Pradhana Adimukti bekerja sebagai Legal Officer. Ia meminat isu-isu hukum, kebebasan, kajian Islam Awal, sejarah dan sastra. Ia juga menulis ulasan film dan sepakbola. Penulis dapat ditemui di [email protected].   

Resensi 4 Des 2018

Ditonton satu juta lebih penonton hingga tulisan ini dibuat, A Man Called Ahok (AMCA) menjadi salah satu film Indonesia yang sering dibicarakan akhir-akhir ini. Selain figur Basuki Tjahaja Purnama alias Ahok yang masih kontroversial sampai sekarang, materi film ini pun cukup berhasil memukau penonton.

Reynaldi Adi sudah menguraikan teladan yang dapat diambil dari Ahok. Sikap anti kompromi pada penyelewengan, sikap egaliter dan tradisi membantu sesama yang kekurangan adalah beberapa teladan yang dapat diambil dari Ahok. Aspek teknis A Man Called Ahok sudah saya ulas di situs Qureta. Aroma drama keluarga dalam film ini jauh lebih kuat dibanding biopik personal Ahok.

Bagi seorang libertarian, ada beberapa pelajaran yang ditunjukkan dalam AMCA. Libertarianisme adalah pandangan bahwa setiap orang punya hak menjalani hidup dengan cara apapun yang dia pilih selama dia menghargai hak yang sama pada orang lain.[1]
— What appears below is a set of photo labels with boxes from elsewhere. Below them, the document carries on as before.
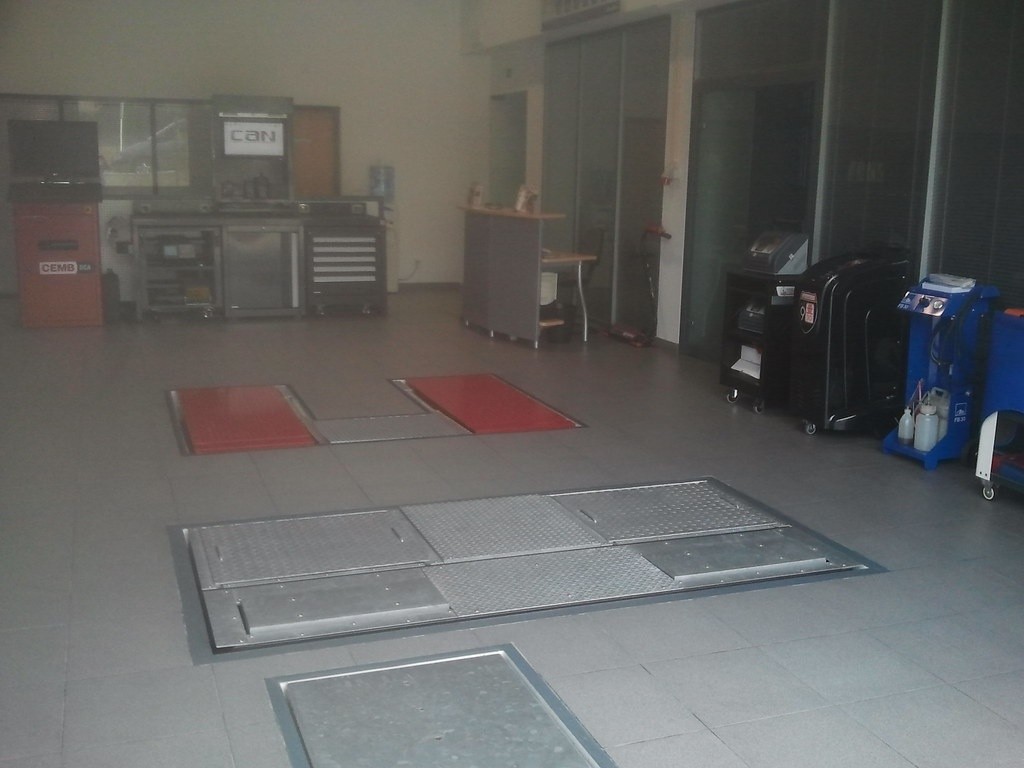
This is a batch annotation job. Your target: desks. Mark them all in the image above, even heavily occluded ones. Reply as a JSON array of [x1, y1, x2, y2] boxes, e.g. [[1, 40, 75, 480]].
[[456, 205, 596, 351]]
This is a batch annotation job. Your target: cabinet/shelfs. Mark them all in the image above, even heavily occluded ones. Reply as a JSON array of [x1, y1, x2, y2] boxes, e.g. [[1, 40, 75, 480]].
[[132, 214, 389, 324]]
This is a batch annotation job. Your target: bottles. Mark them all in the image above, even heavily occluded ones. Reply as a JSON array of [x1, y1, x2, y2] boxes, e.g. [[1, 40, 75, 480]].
[[472, 182, 484, 207], [515, 186, 526, 211], [898, 391, 938, 452], [369, 165, 395, 203], [221, 172, 268, 199]]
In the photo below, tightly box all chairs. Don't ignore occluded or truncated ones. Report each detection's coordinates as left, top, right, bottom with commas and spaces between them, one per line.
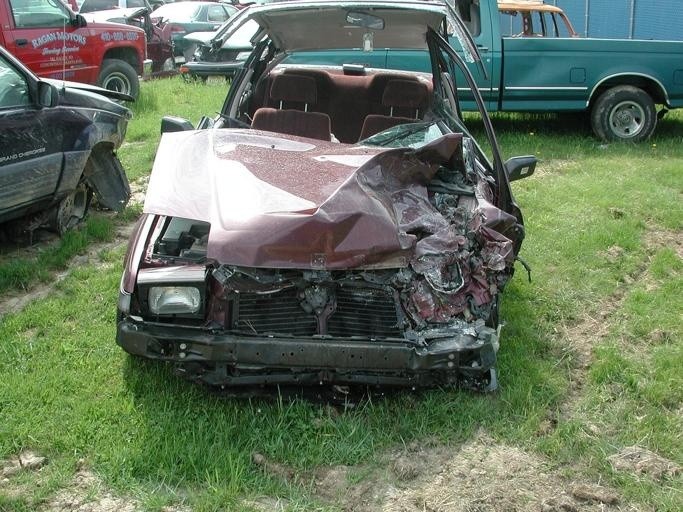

Libertarian membela hak setiap orang atas hidup, kebebasan dan properti—hak-hak yang orang miliki secara alami, sebelum pemerintahan diinstitusikan. Dalam pandangan libertarian, semua hubungan manusia harus bersifat sukarela; satu-satunya tindakan yang harus dilarang secara hukum adalah tindakan-tindakan yang melibatkan penggunaan paksaan terhadap mereka yang tidak melakukan hal serupa—pembunuhan, perkosaan, perampokan, penculikan dan penipuan.[2]